Exercise task | Format every line of the items below as a numbered list, leaving out any blank lines.

* start *

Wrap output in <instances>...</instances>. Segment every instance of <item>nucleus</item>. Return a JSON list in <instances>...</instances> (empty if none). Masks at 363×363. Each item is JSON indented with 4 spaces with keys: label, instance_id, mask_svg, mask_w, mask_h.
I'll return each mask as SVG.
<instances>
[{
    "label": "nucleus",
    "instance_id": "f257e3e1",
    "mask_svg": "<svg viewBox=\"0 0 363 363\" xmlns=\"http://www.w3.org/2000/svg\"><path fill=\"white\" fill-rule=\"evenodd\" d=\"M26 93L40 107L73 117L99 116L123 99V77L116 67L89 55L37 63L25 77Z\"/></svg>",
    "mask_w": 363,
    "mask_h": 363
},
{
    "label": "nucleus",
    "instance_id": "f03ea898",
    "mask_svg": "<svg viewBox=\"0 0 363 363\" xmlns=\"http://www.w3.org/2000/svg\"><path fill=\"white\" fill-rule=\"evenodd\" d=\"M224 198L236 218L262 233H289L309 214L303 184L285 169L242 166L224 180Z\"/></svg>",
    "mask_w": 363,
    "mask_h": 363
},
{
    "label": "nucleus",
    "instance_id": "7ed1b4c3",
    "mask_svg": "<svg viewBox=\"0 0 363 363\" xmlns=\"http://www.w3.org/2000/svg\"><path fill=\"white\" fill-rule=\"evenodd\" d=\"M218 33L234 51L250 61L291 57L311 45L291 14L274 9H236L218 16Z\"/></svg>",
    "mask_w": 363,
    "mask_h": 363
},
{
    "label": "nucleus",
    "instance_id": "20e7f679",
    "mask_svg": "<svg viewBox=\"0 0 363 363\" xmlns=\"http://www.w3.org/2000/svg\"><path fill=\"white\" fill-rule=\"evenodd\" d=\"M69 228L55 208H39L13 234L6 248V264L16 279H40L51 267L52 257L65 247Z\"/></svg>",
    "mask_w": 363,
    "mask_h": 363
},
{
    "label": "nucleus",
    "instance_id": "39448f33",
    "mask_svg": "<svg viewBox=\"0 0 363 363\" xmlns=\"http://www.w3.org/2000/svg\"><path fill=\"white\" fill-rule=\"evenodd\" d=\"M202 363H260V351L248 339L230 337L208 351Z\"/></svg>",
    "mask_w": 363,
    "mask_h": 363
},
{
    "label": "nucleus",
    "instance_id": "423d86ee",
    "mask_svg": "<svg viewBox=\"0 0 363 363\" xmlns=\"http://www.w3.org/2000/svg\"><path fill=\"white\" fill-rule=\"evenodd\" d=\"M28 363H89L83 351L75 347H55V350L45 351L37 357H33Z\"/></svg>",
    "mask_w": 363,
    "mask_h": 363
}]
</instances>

* end *

Output |
1. Wrap output in <instances>...</instances>. Segment every instance of <item>nucleus</item>. Return a JSON list in <instances>...</instances> (empty if none). Masks at 363×363. Each item is JSON indented with 4 spaces with keys: label, instance_id, mask_svg, mask_w, mask_h.
2. I'll return each mask as SVG.
3. <instances>
4. [{
5.     "label": "nucleus",
6.     "instance_id": "f257e3e1",
7.     "mask_svg": "<svg viewBox=\"0 0 363 363\" xmlns=\"http://www.w3.org/2000/svg\"><path fill=\"white\" fill-rule=\"evenodd\" d=\"M26 93L40 107L73 117L99 116L123 99V77L116 67L89 55L37 63L25 77Z\"/></svg>",
8.     "mask_w": 363,
9.     "mask_h": 363
10. },
11. {
12.     "label": "nucleus",
13.     "instance_id": "f03ea898",
14.     "mask_svg": "<svg viewBox=\"0 0 363 363\" xmlns=\"http://www.w3.org/2000/svg\"><path fill=\"white\" fill-rule=\"evenodd\" d=\"M224 198L236 218L262 233H289L309 214L303 184L285 169L242 166L224 180Z\"/></svg>",
15.     "mask_w": 363,
16.     "mask_h": 363
17. },
18. {
19.     "label": "nucleus",
20.     "instance_id": "7ed1b4c3",
21.     "mask_svg": "<svg viewBox=\"0 0 363 363\" xmlns=\"http://www.w3.org/2000/svg\"><path fill=\"white\" fill-rule=\"evenodd\" d=\"M218 33L234 51L250 61L291 57L311 45L291 14L274 9H236L218 16Z\"/></svg>",
22.     "mask_w": 363,
23.     "mask_h": 363
24. },
25. {
26.     "label": "nucleus",
27.     "instance_id": "20e7f679",
28.     "mask_svg": "<svg viewBox=\"0 0 363 363\" xmlns=\"http://www.w3.org/2000/svg\"><path fill=\"white\" fill-rule=\"evenodd\" d=\"M69 228L55 208H39L13 234L6 248V264L16 279H40L51 267L52 257L65 247Z\"/></svg>",
29.     "mask_w": 363,
30.     "mask_h": 363
31. },
32. {
33.     "label": "nucleus",
34.     "instance_id": "39448f33",
35.     "mask_svg": "<svg viewBox=\"0 0 363 363\" xmlns=\"http://www.w3.org/2000/svg\"><path fill=\"white\" fill-rule=\"evenodd\" d=\"M202 363H260V351L248 339L230 337L208 351Z\"/></svg>",
36.     "mask_w": 363,
37.     "mask_h": 363
38. },
39. {
40.     "label": "nucleus",
41.     "instance_id": "423d86ee",
42.     "mask_svg": "<svg viewBox=\"0 0 363 363\" xmlns=\"http://www.w3.org/2000/svg\"><path fill=\"white\" fill-rule=\"evenodd\" d=\"M28 363H89L83 351L75 347H55V350L45 351L37 357H33Z\"/></svg>",
43.     "mask_w": 363,
44.     "mask_h": 363
45. }]
46. </instances>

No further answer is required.